Furniture Row Knows: Used Stuff Can Be Bargain
By Jim Pedley | Managing Editor
Some racing thoughts:
The old mailback seems to tell this story: Fans think hiring Kurt Busch was a huge mistake on the part of Furniture Row Racing.
The thought here is that that is probably true – if Furniture Row is more concerned about its image than with improving on-track performance.
The current image of Furniture Row is: Charming little team that is bucking the trend by locating its operation in Denver. Colorado that is.
Furniture Row moved from a part-time operation to a full-schedule team in 2010. It did so by hiring a group of North Carolina-based employees who had been thrown out of work in the economic disaster years of 2008 and 2009 and moving them to Colorado. That crew, in part bound together by their reject status, bonded and produced.
The team, owned by Colorado businessman Barney Visser and managed by NASCAR veteran Joe Garone, also opted to end its practice of bringing in past-prime drivers and put young, promising youngster Regan Smith in the seat.
The result was time-to-time overachievement as Smith showed an ability to post top-10 finishes on those days when the the stars line up in correct fashion.
And Smith has been a good, if somewhat invisible, citizen.
But charming and good are not the goals in professional sports. Winning races is the goal. Championships, if possible.
The 2012 season has represented, a step back for FRR. Yes, on the track but, perhaps as importantly, in the minds of those in Colorado who thought a Chase berth might be possible.
The problems are probably more the fault of the suddenly Richard Childress Racing equipment, which has been behind the curve across the board this year, than of Smith. But some times it takes severe grabbing and shaking to cast off even slight cases the doldrums.
Hiring Busch, most know, represents very severe.
Busch, the 2004 Sprint Cup champion, is an elite wheelman. One with a head-shaking background which has seen him and his temper blow mega chances at top teams like Roush Fenway and Penske Racing, but elite none the less. What he has done with the eight-person Phoenix Racing has been impressive, if not heartwarming even for his critics.
Visser and Garone are clearly doing what many in pro sports management have done over the years; what Roger Penske did in 2006. They are gambling that they can strip away half of a label which reads “talented but troubled.”

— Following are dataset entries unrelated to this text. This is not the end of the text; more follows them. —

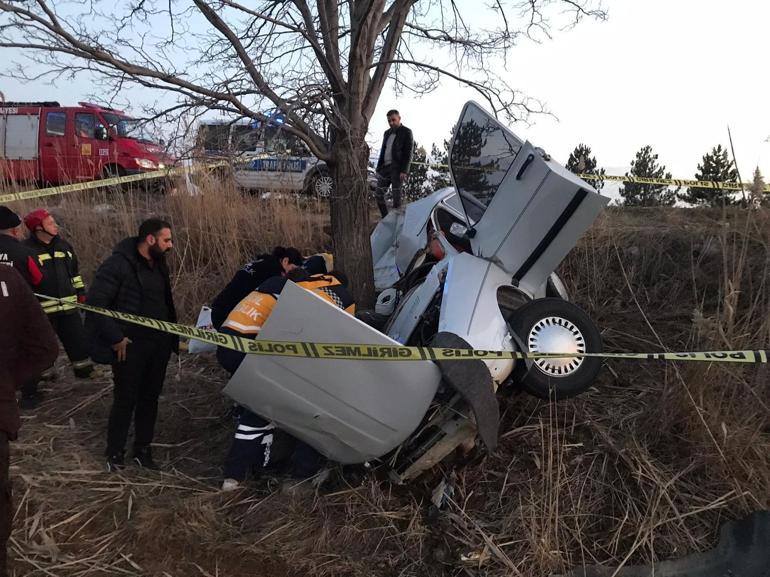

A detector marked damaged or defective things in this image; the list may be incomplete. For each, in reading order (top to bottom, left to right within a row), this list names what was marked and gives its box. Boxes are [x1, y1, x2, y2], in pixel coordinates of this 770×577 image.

wrecked white car [222, 100, 608, 482]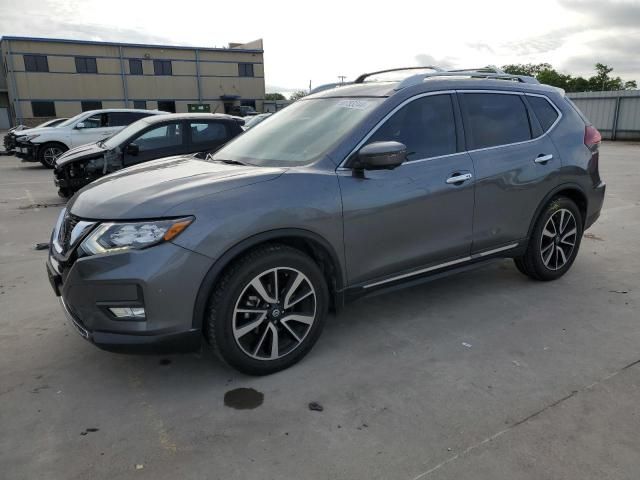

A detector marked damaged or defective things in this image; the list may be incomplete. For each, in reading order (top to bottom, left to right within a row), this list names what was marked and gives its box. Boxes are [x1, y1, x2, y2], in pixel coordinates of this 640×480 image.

damaged vehicle [3, 117, 67, 153]
damaged vehicle [14, 108, 161, 167]
damaged vehicle [53, 114, 244, 197]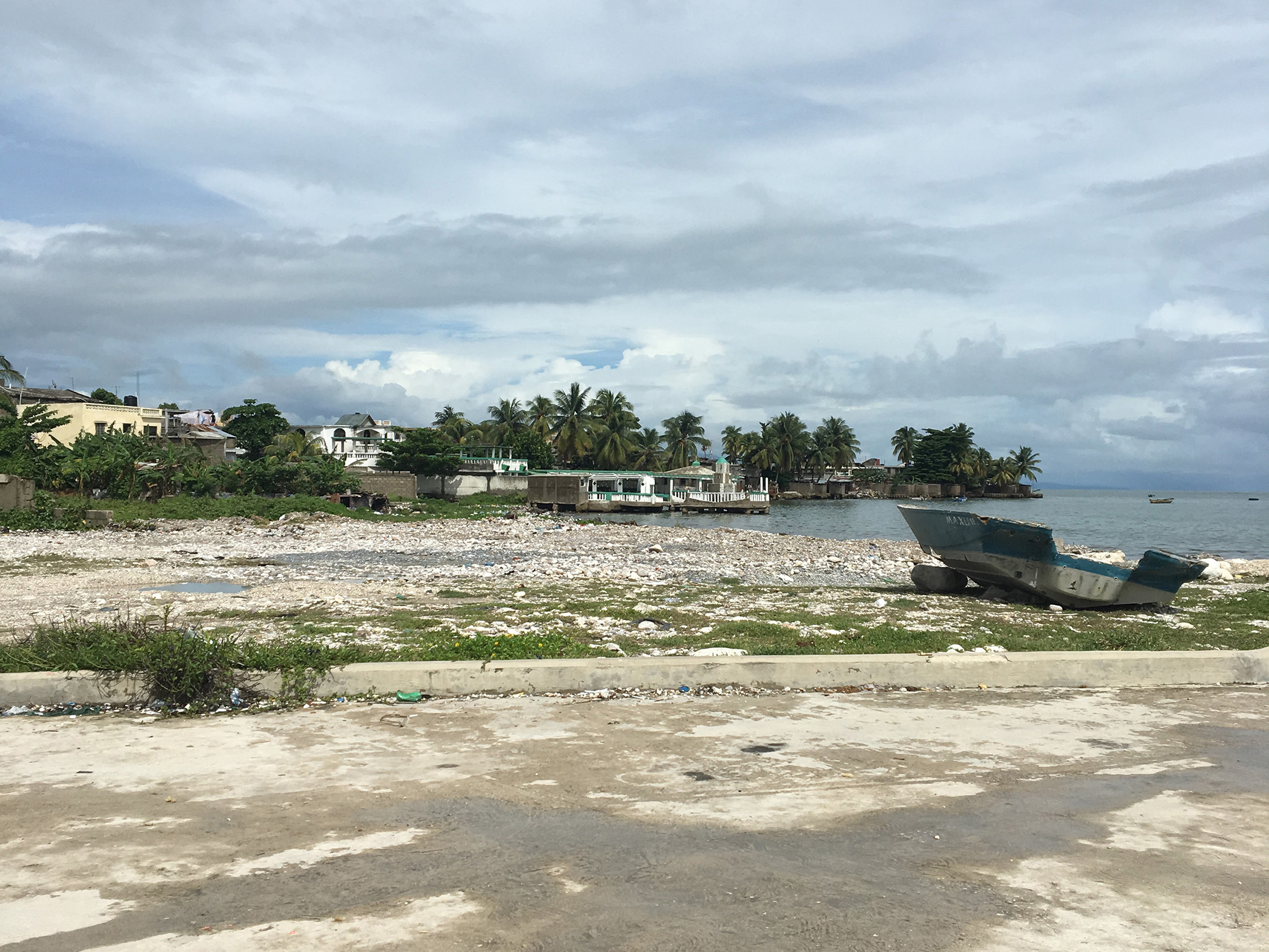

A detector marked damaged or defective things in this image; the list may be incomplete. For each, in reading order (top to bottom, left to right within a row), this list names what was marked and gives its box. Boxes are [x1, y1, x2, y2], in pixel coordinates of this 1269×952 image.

cracked concrete pavement [2, 690, 1269, 949]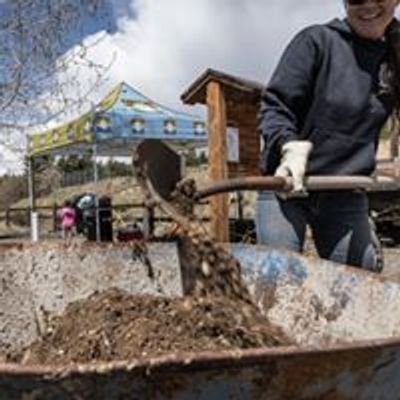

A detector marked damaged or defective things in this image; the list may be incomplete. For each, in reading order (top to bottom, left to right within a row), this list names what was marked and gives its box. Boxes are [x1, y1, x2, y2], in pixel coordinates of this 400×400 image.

rusty wheelbarrow [0, 141, 400, 396]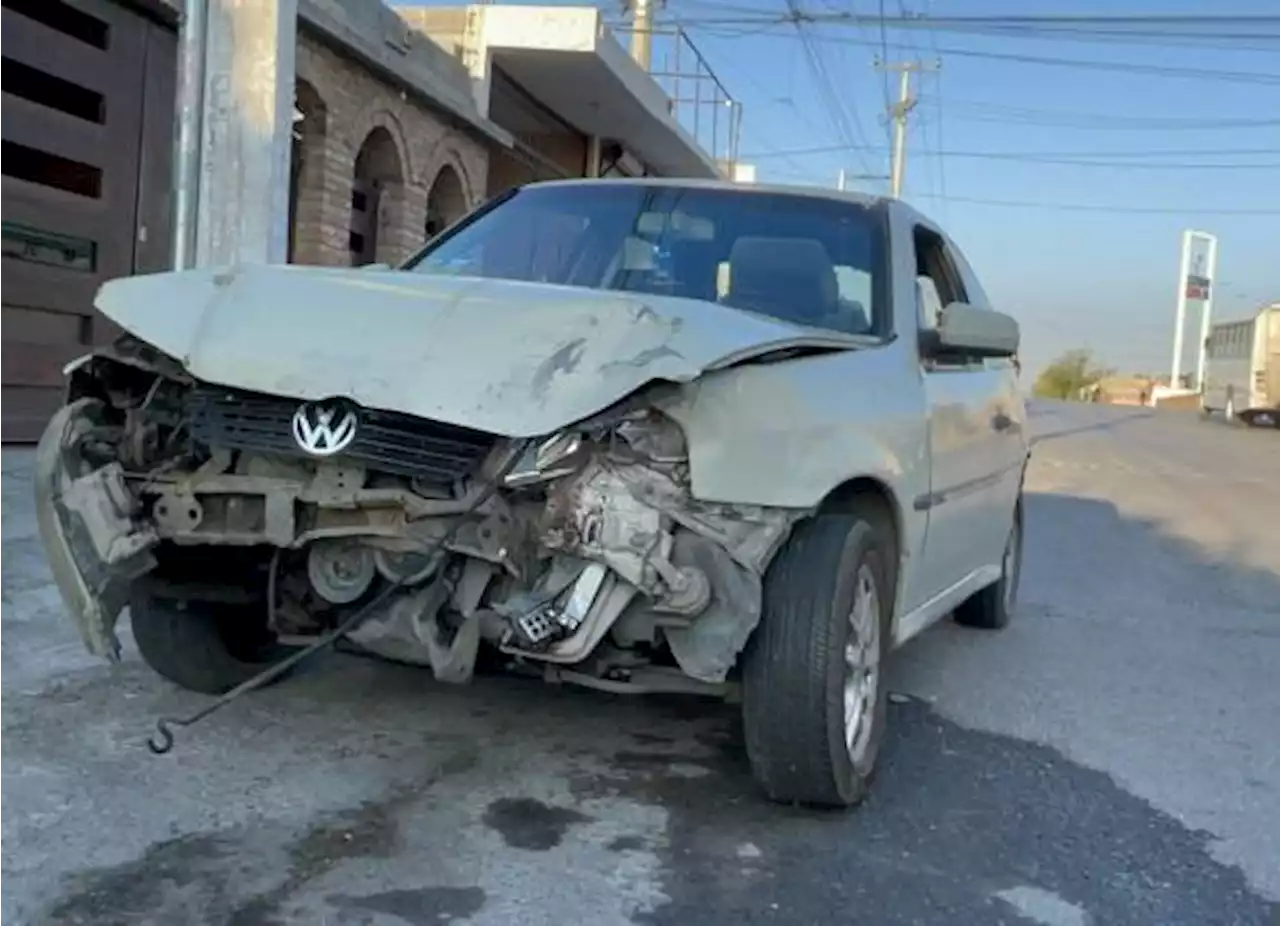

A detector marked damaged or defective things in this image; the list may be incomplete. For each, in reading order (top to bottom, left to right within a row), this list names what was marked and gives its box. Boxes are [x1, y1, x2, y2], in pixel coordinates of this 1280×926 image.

crashed car front end [40, 327, 808, 696]
dented hood [97, 263, 860, 438]
cracked pavement [2, 404, 1280, 926]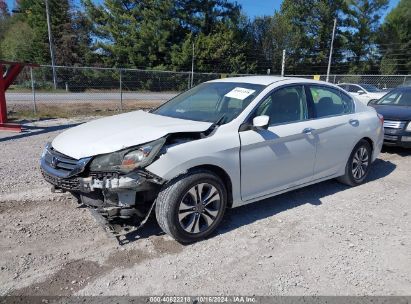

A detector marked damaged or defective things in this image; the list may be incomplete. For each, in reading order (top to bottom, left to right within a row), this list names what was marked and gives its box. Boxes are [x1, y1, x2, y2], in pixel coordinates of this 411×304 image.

broken headlight housing [90, 138, 166, 173]
crumpled hood [51, 111, 212, 159]
damaged front end [39, 141, 166, 236]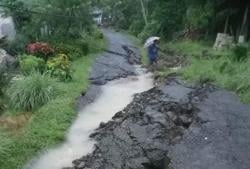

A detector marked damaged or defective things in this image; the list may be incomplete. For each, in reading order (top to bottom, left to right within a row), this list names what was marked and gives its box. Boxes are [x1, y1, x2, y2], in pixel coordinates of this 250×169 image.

landslide damage [71, 44, 250, 168]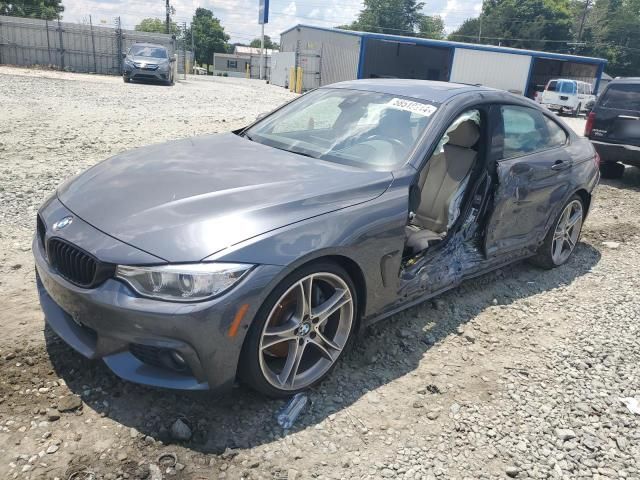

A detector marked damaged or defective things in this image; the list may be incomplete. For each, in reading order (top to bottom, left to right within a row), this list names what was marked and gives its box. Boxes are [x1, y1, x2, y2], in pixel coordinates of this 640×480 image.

damaged gray bmw [32, 79, 596, 398]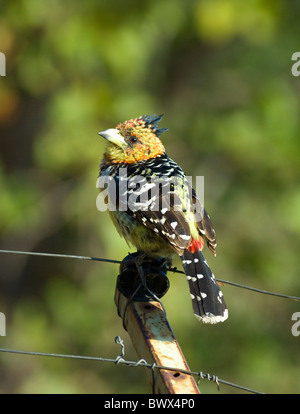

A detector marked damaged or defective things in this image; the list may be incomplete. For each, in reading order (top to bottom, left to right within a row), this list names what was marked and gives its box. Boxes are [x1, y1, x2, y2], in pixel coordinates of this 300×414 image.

rusty metal post [113, 288, 200, 394]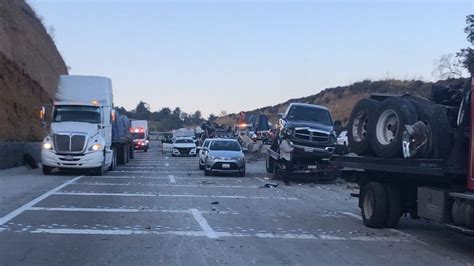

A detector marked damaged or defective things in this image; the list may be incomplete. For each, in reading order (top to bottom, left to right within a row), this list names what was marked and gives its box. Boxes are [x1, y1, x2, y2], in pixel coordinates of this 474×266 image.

crushed vehicle [172, 137, 196, 156]
damaged pickup truck [264, 103, 338, 180]
crushed vehicle [264, 103, 338, 180]
crushed vehicle [330, 78, 474, 232]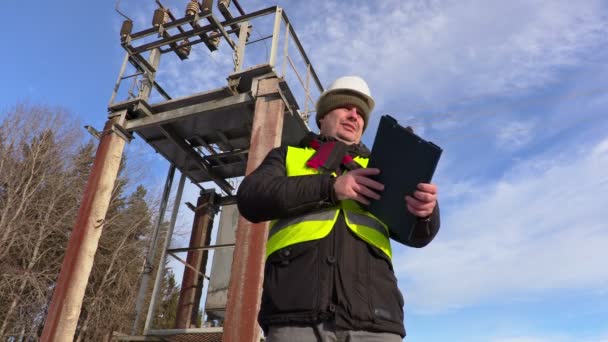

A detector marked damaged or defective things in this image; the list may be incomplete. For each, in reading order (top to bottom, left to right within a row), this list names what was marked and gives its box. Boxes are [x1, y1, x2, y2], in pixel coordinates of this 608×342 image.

rusty metal pole [42, 113, 130, 342]
rusty metal pole [176, 190, 216, 328]
rusty metal pole [223, 77, 284, 342]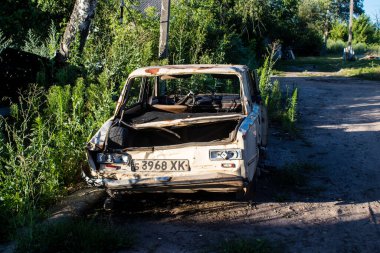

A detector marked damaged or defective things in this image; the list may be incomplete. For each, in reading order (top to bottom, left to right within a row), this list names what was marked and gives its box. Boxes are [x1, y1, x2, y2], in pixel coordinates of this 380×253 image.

rusted car body [83, 64, 268, 196]
burned car [84, 64, 268, 197]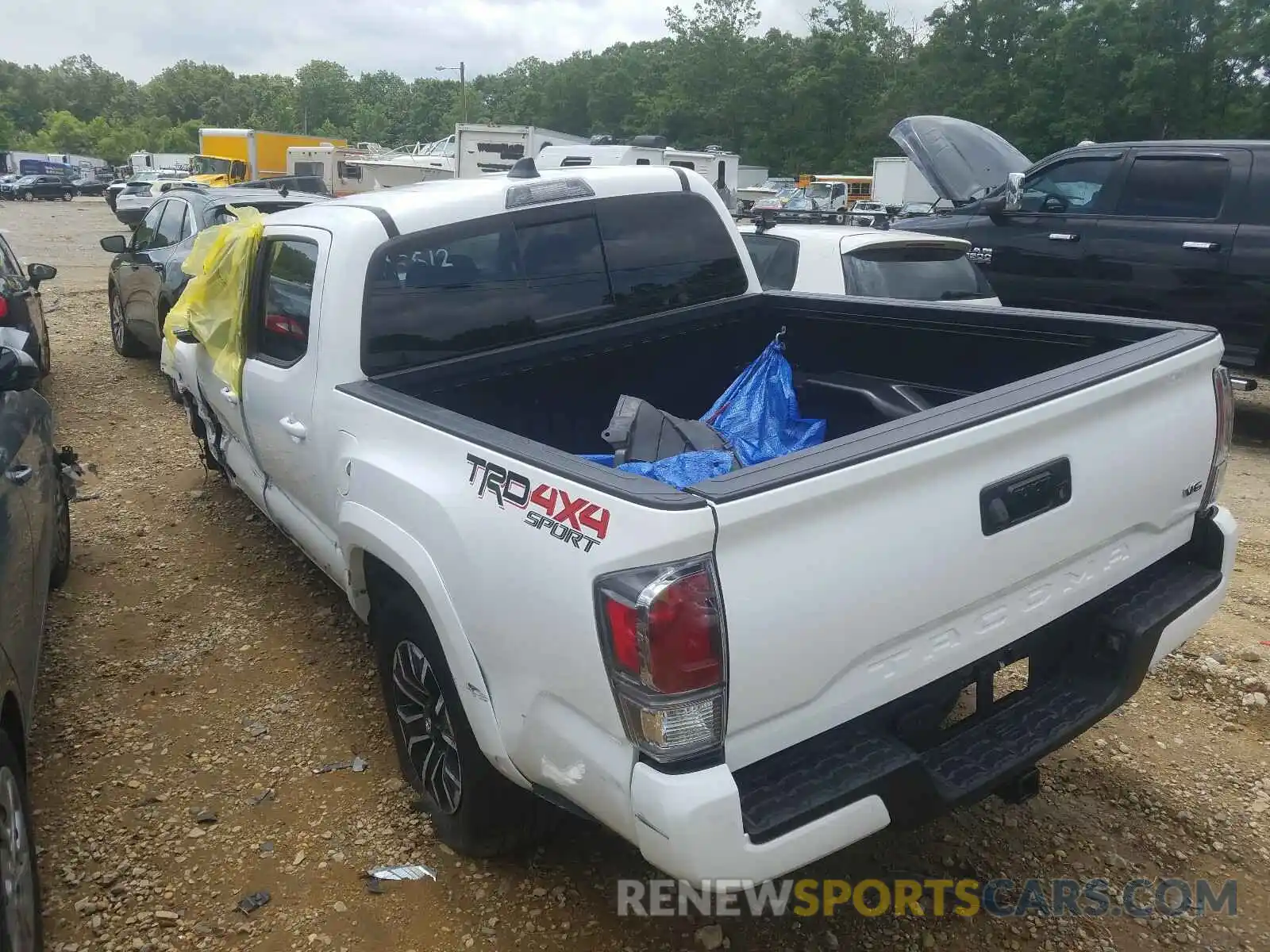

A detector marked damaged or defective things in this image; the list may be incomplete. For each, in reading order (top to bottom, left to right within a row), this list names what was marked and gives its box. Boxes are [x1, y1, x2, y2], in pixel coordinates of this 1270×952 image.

damaged white toyota tacoma [164, 159, 1234, 889]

FRR has plans. Expansion to two full-time cars. Perhaps a Nationwide car. But first, it has to show that it can achieve with its one-car operation. This week it announced that it gone to a scratch and dent sale and came away with one hell of a bargain.
The thought here is: Why not take the chance? Busch has got to grow up some time. Doesn’t he?
As ordered by Formula 1, the new media center at Indianapolis Motor Speedway had every electronic gee-gaw imaginable when it opened 2000. Quite an impressive place, we all nodded as we walked in for the first time.
But sitting among the scoring monitors and computer screens and lap tops was a beaten up old typewriter. A Royal, I think it was.
It looked lonely but proud sitting at its work station near the front of the massive, glass and steel room. Just as did its owner.
That owner, journalist Chris Economaki, died this week. He was 91. Most knew that Chris was in declining health in recent years. The extent of that became clear last year when those of us who served on the Driver of the Year voting panel with him were told that he would not join in the lively quarterly teleconference/debates which preceded the voting: Chris not participate in voting? Had to be bad, we figured.
During a time when the term journalist is self-applied by every hack who owns a lap top or is handed a microphone or is placed in front of a television camera, Economaki worked as an example of what the term means and stands for.
This week, Economaki became what no real journalist wants to be: part of the story.
You will be missed, Chris. And remembered.
Finally…Good to see Gateway back and operating. Never could figure out why racing never caught on near St. Louis, the home of the Wallaces, Ken Schrader, Carl Edwards (kind of). Now that the NHRA has returned, the hope is NASCAR will return as well. Heck of an interesting oval, there. It was called a lot of things over the years but never cookie-cutter…Love the news that things went well in the meeting between officials of the merged American sports car series and officials of the Automobile Club de l’Ouest (ACO) and the FIA World Endurance Championship (WEC). The belief here is that it is essential that links between Le Mans and the United States remain strong…Sorry to hear about the NASCAR shuttle flight rolling off the runway and getting stuck in that rich, red North Carolina mud. Those of us who hate to fly and have never really understood the physics of successfully keeping a many-tonned metal bus aloft can imagine what the passengers of the NASCAR flight were thinking on Friday.